At the fledgling UVic that Summer, I had another catharsis. I was cruising towards my degree when I encountered a roadblock, Larry Bakke. There I was, exerting, minimal effort, remarkably like high school, rendering crude landscapes, reminiscent of the Group Of Seven. Looking to get Bakke on my side I pressed him to comment on a painting of mine, He asked me to tell him what I would like him to say about the painting and he would say it. Annoyed, I told him I wanted his honest opinion. He then told me that I should scrape the painting off the canvas because it made him sick. I was soon so frustrated and sick at heart that I contemplated quitting. I threw the painting I was working on into the trunk of my sports car. The trunk wouldn't close completely. When I reached home the painting was gone. I bought a bottle of gin and got drunk.

--- Catharsis---

That evening, I lost it. I could not bear the thought of failure. My internal tenacity took over. Fueled by more gin. I took every painting I had done plus the book purchased for collages and went to work. Nothing was precious. I tore into it throwing caution to the wind. I saw things on paper and canvas I'd never seen before. It was a focussed marathon.
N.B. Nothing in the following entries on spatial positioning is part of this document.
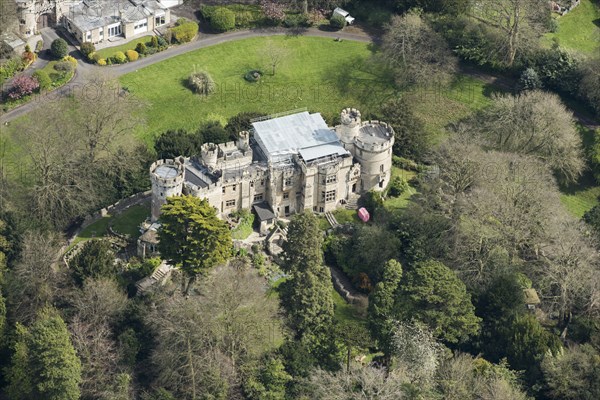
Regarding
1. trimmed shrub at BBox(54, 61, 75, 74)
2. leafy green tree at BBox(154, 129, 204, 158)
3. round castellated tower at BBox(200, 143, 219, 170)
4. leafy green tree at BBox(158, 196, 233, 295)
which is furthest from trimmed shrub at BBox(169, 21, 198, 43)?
leafy green tree at BBox(158, 196, 233, 295)

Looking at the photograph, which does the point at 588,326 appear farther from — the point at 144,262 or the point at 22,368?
the point at 22,368

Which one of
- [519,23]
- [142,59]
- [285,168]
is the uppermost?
[519,23]

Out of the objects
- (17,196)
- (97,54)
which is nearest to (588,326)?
(17,196)

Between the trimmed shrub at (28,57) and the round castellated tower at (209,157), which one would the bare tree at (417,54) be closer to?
the round castellated tower at (209,157)

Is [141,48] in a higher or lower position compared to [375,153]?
lower

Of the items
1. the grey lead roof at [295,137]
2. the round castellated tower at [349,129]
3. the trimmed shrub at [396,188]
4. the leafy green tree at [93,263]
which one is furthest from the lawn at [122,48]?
the trimmed shrub at [396,188]

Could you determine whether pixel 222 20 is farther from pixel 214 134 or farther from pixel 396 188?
pixel 396 188

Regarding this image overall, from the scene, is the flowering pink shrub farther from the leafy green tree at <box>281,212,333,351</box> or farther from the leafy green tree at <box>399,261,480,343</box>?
the leafy green tree at <box>399,261,480,343</box>

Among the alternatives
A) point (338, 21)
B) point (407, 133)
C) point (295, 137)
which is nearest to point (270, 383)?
point (295, 137)
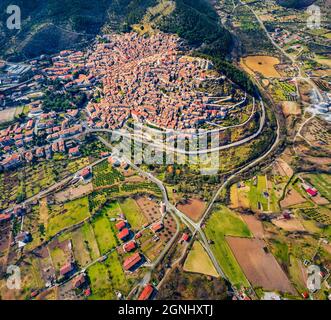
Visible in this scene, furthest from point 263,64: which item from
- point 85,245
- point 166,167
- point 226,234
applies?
point 85,245

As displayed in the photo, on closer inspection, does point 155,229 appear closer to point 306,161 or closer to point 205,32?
point 306,161

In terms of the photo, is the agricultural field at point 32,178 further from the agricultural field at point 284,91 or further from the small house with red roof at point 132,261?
the agricultural field at point 284,91

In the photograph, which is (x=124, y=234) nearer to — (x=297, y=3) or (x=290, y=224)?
(x=290, y=224)

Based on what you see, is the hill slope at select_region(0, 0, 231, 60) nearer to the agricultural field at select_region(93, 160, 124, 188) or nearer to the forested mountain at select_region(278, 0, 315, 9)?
the forested mountain at select_region(278, 0, 315, 9)

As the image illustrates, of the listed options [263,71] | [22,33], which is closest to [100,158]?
[263,71]

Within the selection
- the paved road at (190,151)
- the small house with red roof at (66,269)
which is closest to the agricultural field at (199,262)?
the small house with red roof at (66,269)
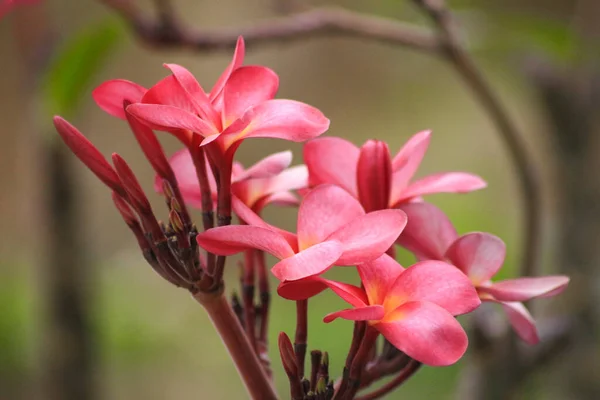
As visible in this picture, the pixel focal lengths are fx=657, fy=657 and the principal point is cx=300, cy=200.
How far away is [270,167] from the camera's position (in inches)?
10.0

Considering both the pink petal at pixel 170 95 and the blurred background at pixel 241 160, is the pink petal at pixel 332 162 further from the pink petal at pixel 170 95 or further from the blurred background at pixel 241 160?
the blurred background at pixel 241 160

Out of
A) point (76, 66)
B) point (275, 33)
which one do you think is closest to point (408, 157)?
point (275, 33)

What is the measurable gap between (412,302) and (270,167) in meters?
0.08

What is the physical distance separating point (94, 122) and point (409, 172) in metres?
1.93

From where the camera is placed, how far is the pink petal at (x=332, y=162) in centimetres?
27

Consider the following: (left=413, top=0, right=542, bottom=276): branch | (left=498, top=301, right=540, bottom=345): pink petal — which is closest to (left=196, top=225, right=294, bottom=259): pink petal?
(left=498, top=301, right=540, bottom=345): pink petal

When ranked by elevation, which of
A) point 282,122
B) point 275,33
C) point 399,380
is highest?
point 275,33

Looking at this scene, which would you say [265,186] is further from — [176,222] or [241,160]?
[241,160]

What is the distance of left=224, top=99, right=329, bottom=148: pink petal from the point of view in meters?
0.23

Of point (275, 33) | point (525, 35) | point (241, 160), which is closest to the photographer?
point (275, 33)

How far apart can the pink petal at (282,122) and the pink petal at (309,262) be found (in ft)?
0.13

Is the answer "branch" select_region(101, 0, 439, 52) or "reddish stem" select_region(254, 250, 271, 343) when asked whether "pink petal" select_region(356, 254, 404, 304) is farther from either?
"branch" select_region(101, 0, 439, 52)

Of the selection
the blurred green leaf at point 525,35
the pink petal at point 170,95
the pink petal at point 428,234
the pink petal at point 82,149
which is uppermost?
the blurred green leaf at point 525,35

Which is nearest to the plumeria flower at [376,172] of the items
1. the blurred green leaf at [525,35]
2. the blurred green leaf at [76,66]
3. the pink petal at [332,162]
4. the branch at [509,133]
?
the pink petal at [332,162]
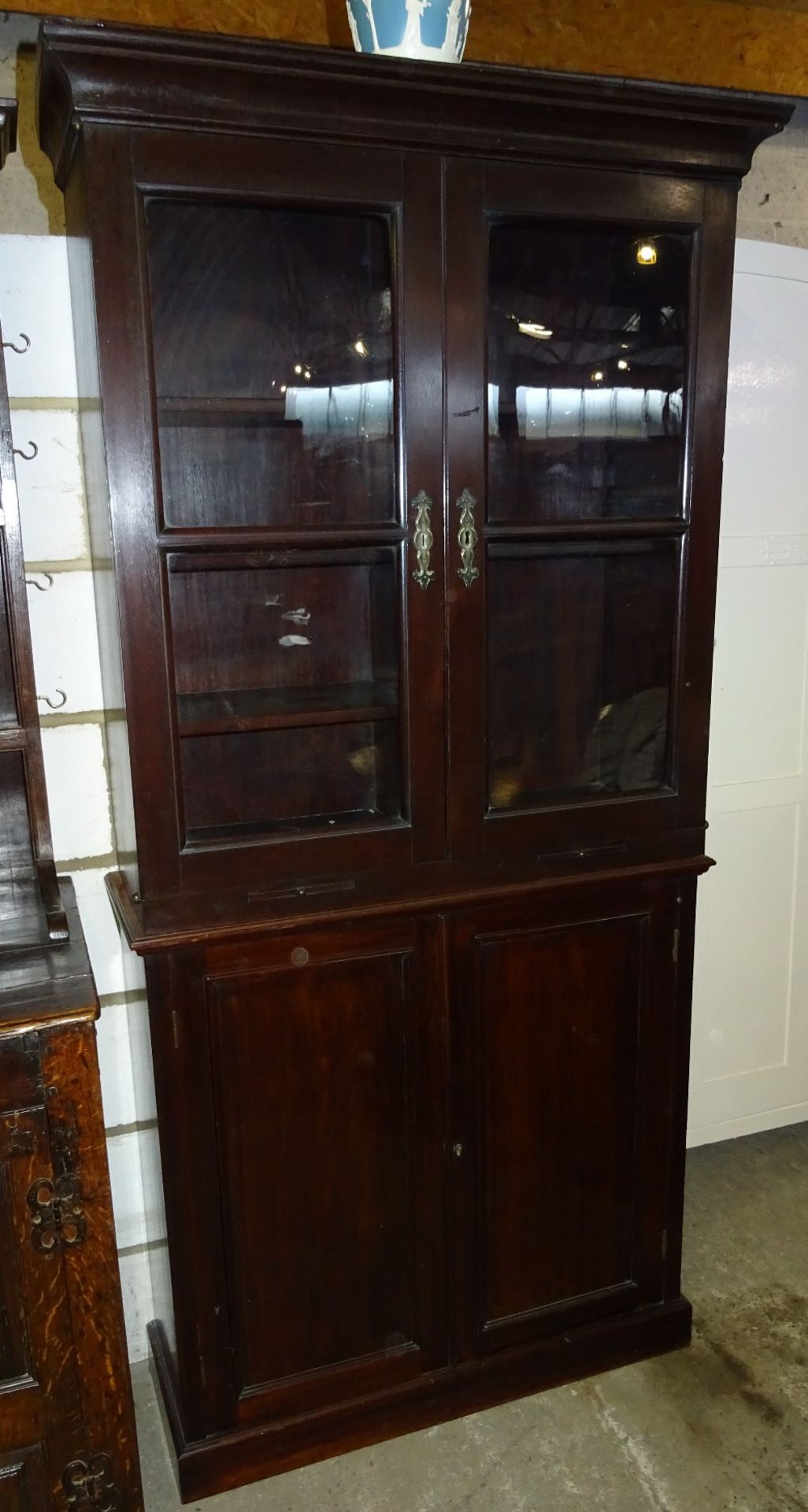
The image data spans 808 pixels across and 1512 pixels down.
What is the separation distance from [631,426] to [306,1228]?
1400mm

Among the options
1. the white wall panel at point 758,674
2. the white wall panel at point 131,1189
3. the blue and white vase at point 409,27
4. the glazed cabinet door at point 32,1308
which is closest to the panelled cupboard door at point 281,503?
the blue and white vase at point 409,27

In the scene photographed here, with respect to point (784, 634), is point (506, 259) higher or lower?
higher

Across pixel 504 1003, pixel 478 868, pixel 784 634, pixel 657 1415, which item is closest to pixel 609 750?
pixel 478 868

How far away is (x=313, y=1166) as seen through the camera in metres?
1.69

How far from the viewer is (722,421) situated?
1.69m

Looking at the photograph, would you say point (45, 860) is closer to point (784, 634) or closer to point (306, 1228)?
point (306, 1228)

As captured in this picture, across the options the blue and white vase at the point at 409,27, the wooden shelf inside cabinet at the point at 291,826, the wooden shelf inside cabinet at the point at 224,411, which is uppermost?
the blue and white vase at the point at 409,27

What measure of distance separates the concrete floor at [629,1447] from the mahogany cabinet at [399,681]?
0.05 metres

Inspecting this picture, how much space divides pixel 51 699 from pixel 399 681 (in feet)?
1.95

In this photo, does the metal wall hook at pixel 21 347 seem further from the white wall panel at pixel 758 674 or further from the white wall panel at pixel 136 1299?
the white wall panel at pixel 136 1299

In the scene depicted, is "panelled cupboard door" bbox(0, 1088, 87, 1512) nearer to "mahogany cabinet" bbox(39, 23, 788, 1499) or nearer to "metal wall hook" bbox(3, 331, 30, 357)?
"mahogany cabinet" bbox(39, 23, 788, 1499)

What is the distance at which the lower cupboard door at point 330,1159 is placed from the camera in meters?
1.62

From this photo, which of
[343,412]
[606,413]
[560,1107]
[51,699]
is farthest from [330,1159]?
[606,413]

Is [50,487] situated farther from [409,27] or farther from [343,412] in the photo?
[409,27]
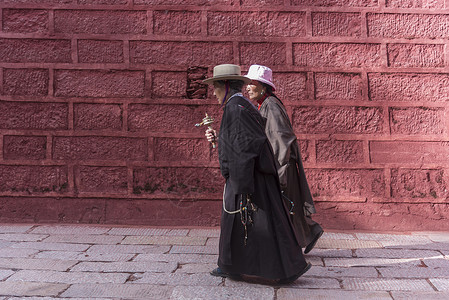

When I finished, I bundled everything together, went to the university and dumped it in front of Bakke. To my surprise, he loved it. Years later, I realized that he had challenged me to reach. In a very real sense he had liberated me.

I was planning to go on a holiday with my wife when out of nowhere Geoff Vantreight showed up and told me that I was needed to help repair the race car that had crashed at Salt Lake City. I threw off the traces and went on my holiday. When, I later hooked up with the crew. I realized I was decidedly unwelcome. I had friends in the racing community but Geoff was never one of them. He always saw himself as the benefactor. I never did.

Back at Craigflower in September, I received an opportunity that kept me close to Bill Chater for the rest of his life. In a school district reorganization, Grade 7 students were kept in the elementary schools. A week into the school year, Bill Chater approached me. He was having trouble with the sevens. He wondered if I felt I could handle them. I jumped at the chance and overnight I moved up to Division 1. It was a difficult group but I empathized with the "losers". I was one of them. They were my people. I stood up for them and they knew it.

That November, John Kennedy was assassinated and it shocked the world. As Bob Dylan noted: "The times they are a changing!" and in the backwater of Victoria BC, I was beginning to notice it. My world view was shifting.

Still, I was ill-prepared for marriage. When out with friends, I discovered that many married men maintained a single status and were unfaithful. Womanizing was rampant. The prevailing viewpoint was; women were chattel and they were lucky to have us. Also, you were expected to pose a very real threat to any male who approached your wife. Still, it was okay to cuckold others. I liked women. So, I joined the club.

With regard to marriage, my knowledge base was an anachronistic desert and my wife got to live in it. She suffered from depression and periods of almost catatonic withdrawal. My behaviour was selfish and thoughtless. It did little to build empathy between us. Because I had often served as mediator and peace-maker with my parents, I had the belief that I could fix my marriage whenever I got around to it. The coming years would prove how wrong I was.